TASK DIRECTIONS:
Using the data below, repeat all of it precisely.

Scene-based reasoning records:

----

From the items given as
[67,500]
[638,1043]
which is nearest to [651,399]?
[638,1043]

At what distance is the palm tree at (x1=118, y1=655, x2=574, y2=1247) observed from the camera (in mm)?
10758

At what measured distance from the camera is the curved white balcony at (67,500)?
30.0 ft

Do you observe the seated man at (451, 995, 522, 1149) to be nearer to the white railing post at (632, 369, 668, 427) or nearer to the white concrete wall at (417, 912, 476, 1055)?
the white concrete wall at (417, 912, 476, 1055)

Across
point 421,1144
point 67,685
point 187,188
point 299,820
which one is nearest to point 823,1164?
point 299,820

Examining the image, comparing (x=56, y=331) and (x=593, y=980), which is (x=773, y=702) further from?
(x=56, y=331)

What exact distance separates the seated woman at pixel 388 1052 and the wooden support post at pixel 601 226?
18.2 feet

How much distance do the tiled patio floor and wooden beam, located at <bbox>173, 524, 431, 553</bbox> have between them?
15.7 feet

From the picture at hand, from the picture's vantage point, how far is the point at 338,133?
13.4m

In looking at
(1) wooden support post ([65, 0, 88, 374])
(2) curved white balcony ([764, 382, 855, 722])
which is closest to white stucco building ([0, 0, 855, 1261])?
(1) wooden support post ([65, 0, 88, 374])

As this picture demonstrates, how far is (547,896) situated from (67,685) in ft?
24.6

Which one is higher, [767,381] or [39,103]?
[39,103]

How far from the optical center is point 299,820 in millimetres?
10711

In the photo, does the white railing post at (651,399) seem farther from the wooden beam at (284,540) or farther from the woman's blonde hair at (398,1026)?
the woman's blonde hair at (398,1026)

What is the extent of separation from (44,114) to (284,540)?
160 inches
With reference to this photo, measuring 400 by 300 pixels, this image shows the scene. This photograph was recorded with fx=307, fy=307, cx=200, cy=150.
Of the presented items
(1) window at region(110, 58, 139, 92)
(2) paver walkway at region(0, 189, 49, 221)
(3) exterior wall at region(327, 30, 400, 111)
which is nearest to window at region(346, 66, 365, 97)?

----

ANSWER TO THE EXERCISE:
From the items given as
[67,500]
[638,1043]
which is nearest to [651,399]?
[638,1043]

At what distance is the palm tree at (x1=118, y1=655, x2=574, y2=1247) observed from the camera (in mm)?
10758

At what measured distance from the camera is the curved white balcony at (67,500)?
30.0 ft

Do you observe the seated man at (451, 995, 522, 1149) to be nearer to the white railing post at (632, 369, 668, 427) or nearer to the white concrete wall at (417, 912, 476, 1055)?
the white concrete wall at (417, 912, 476, 1055)

Across
point 421,1144
point 67,685
point 187,188
point 299,820
which one is nearest to point 823,1164?
point 299,820

Examining the image, comparing (x=56, y=331) and (x=593, y=980), which is (x=773, y=702) further from?
(x=56, y=331)

What exact distance separates the seated woman at pixel 388 1052 and the wooden support post at pixel 601 226?
18.2 feet

How much distance do the tiled patio floor and wooden beam, located at <bbox>173, 524, 431, 553</bbox> have between them?
15.7 feet

From the picture at hand, from the picture's vantage point, how far is the point at 338,133?
13.4m

In looking at
(1) wooden support post ([65, 0, 88, 374])
(2) curved white balcony ([764, 382, 855, 722])
which is closest to white stucco building ([0, 0, 855, 1261])?
(1) wooden support post ([65, 0, 88, 374])

As this picture demonstrates, how far is (547,896) situated from (67,685) in ft?
24.6

Which one is higher, [767,381] or [39,103]?
[39,103]

How far from the optical center is point 299,820 in millimetres?
10711

In the photo, does the white railing post at (651,399) seem farther from the wooden beam at (284,540) or farther from the woman's blonde hair at (398,1026)?
the woman's blonde hair at (398,1026)

What is the extent of separation from (44,114) to (284,540)?
160 inches
With reference to this photo, measuring 400 by 300 pixels, this image shows the scene. This photograph was recorded with fx=307, fy=307, cx=200, cy=150.
Of the presented items
(1) window at region(110, 58, 139, 92)
(2) paver walkway at region(0, 189, 49, 221)
(3) exterior wall at region(327, 30, 400, 111)
which is nearest to window at region(346, 66, 365, 97)?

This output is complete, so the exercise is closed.